The following command sends an email from host but doesn't send an email from docker instance. No error is given either.
echo "Subject: Testing Email" | cat - text | /usr/lib/sendmail -F [email protected] -t [email protected]
The SSH method works fine for Docker containers, too. That said, you can SSH into a Docker container using Docker's built-in docker exec . If you do not need an interactive shell, you can also use the docker attach command to connect the host's stdin and stdout to the running container and execute remote commands.
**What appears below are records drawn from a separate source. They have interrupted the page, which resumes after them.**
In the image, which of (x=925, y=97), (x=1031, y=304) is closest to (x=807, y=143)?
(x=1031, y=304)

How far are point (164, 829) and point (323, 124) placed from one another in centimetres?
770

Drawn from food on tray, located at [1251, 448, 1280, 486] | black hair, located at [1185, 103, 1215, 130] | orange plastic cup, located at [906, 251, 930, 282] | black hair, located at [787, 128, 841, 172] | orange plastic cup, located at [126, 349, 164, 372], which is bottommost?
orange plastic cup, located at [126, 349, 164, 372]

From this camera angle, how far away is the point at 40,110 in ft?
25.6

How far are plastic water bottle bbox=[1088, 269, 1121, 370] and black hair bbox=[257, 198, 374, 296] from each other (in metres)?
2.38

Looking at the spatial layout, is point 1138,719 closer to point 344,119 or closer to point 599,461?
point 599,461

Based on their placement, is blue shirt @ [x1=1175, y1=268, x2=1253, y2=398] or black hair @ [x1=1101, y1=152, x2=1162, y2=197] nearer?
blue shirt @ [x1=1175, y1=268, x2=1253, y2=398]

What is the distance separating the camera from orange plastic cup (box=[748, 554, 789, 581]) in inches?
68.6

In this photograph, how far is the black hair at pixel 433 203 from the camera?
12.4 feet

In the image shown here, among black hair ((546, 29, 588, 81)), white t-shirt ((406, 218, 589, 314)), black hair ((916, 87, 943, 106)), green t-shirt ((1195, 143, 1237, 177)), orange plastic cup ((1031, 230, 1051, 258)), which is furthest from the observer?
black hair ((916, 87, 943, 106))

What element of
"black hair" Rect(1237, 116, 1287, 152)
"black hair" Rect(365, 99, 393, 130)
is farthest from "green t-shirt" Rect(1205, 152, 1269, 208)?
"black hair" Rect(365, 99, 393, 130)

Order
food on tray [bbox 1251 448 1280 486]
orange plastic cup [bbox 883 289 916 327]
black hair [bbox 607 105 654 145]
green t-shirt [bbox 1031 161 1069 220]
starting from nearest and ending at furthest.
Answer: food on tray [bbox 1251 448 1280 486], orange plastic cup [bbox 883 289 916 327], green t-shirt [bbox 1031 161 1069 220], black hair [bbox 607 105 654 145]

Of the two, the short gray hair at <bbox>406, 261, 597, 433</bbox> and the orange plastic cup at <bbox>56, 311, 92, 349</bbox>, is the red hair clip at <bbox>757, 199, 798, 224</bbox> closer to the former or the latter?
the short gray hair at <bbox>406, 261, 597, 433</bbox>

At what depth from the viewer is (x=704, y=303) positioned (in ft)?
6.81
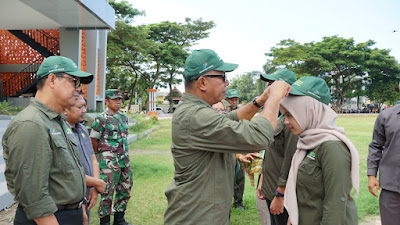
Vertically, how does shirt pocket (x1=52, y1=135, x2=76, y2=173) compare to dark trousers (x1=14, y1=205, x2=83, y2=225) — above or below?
above

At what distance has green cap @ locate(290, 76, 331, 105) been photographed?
2119mm

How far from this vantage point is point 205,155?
1805 millimetres

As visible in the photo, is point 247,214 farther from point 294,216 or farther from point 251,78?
point 251,78

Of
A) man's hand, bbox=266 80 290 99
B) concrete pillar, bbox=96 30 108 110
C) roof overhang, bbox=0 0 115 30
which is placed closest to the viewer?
man's hand, bbox=266 80 290 99

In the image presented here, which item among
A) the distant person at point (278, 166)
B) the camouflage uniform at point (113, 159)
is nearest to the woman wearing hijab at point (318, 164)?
the distant person at point (278, 166)

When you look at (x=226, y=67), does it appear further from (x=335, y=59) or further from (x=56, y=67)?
(x=335, y=59)

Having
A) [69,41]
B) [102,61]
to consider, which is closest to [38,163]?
[69,41]

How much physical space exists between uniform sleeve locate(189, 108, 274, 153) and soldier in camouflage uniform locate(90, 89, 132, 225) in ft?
Result: 9.89

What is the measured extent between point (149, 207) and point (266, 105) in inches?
157

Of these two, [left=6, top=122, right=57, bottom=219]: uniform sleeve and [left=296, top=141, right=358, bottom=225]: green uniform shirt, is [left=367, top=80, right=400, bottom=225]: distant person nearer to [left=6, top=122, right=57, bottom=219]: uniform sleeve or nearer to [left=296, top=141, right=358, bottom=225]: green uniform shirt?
[left=296, top=141, right=358, bottom=225]: green uniform shirt

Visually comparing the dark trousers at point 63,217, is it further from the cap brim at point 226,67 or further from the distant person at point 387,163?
the distant person at point 387,163

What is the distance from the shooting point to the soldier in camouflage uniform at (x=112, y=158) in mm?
4340

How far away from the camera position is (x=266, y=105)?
1.76 meters

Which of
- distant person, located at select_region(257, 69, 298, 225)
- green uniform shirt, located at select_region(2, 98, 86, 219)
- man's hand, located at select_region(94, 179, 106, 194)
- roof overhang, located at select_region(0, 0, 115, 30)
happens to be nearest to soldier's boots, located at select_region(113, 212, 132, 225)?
man's hand, located at select_region(94, 179, 106, 194)
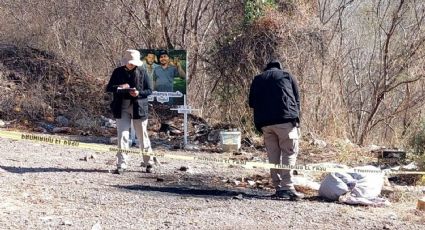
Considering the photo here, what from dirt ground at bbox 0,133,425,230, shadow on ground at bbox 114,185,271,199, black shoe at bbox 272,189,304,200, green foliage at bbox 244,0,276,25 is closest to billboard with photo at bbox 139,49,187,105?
green foliage at bbox 244,0,276,25

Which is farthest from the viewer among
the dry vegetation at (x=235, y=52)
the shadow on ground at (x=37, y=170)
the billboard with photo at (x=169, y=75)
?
the dry vegetation at (x=235, y=52)

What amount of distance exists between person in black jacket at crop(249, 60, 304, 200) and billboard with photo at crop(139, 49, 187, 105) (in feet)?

Once logged in, you can run the following command to send email: [server]$ /usr/sbin/sendmail [email protected] Subject: Test Send Mail Hello World control d (this key combination of control key and d will finish the email.)
What I do is to configure the host MTA to listen on docker0
and install ssmtp in the container to bridge sendmail in the container with the host MTA. The reason to run an MTA on the host is that system (critical) errors can be sent to the admin's mailbox. The reason to not run MTA in the container is that it is a duplicated process as the host system already runs an MTA.
On the host, I used postfix. All we need to do is to configure postfix to listen on docker0
and accept outgoing mails from Docker containers. Edit the file /etc/postfix/main.cf
and add the docker0
IP address to inet_interfaces
so it accepts connections from Docker containers. Also, add the network addresses of Docker containers to mynetworks
so that Docker containers are legal to send mails via the postfix server on the host. (reference and more details)
To use sendmail in containers, install ssmtp and set FromLineOverride
to be permitted and and mailhub
to the IP address of the host in /etc/ssmtp/ssmtp.conf
. You can set mailhub
to be a symbol such as smtp-server
and then run the container with --add-host
option, as shown in this Dockerfile (run it with --add-host smtp-server:your-docker0-address
). This would configure a usable sendmail in containers which would actually use the host MTA to send mails.